Work request
Pictures aside, every line of the listing should be given again exactly.

(Beginning of Data listing)

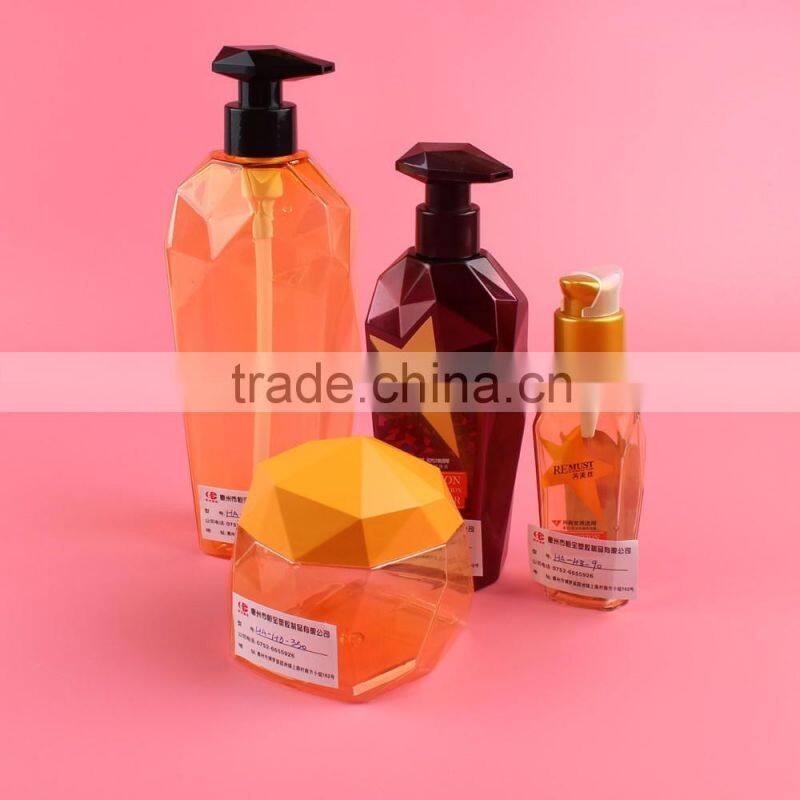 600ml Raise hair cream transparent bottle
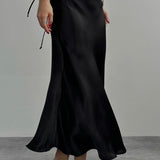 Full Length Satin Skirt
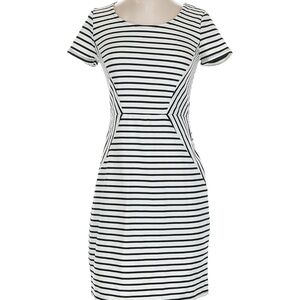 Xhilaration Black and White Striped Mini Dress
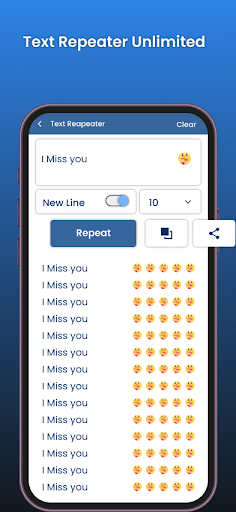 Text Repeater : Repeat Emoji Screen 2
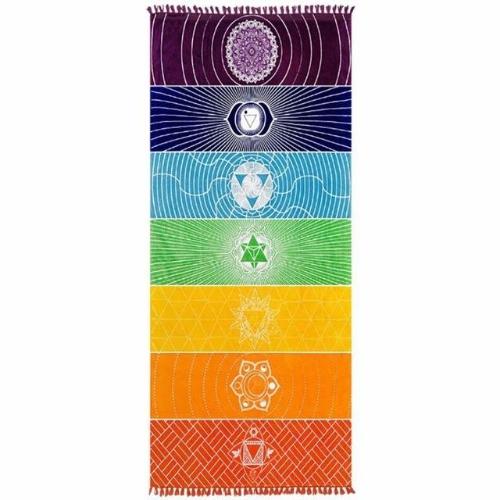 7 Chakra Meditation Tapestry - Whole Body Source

(End of Data listing)

Solution
 600ml Raise hair cream transparent bottle
 Full Length Satin Skirt
 Xhilaration Black and White Striped Mini Dress
 Text Repeater : Repeat Emoji Screen 2
 7 Chakra Meditation Tapestry - Whole Body Source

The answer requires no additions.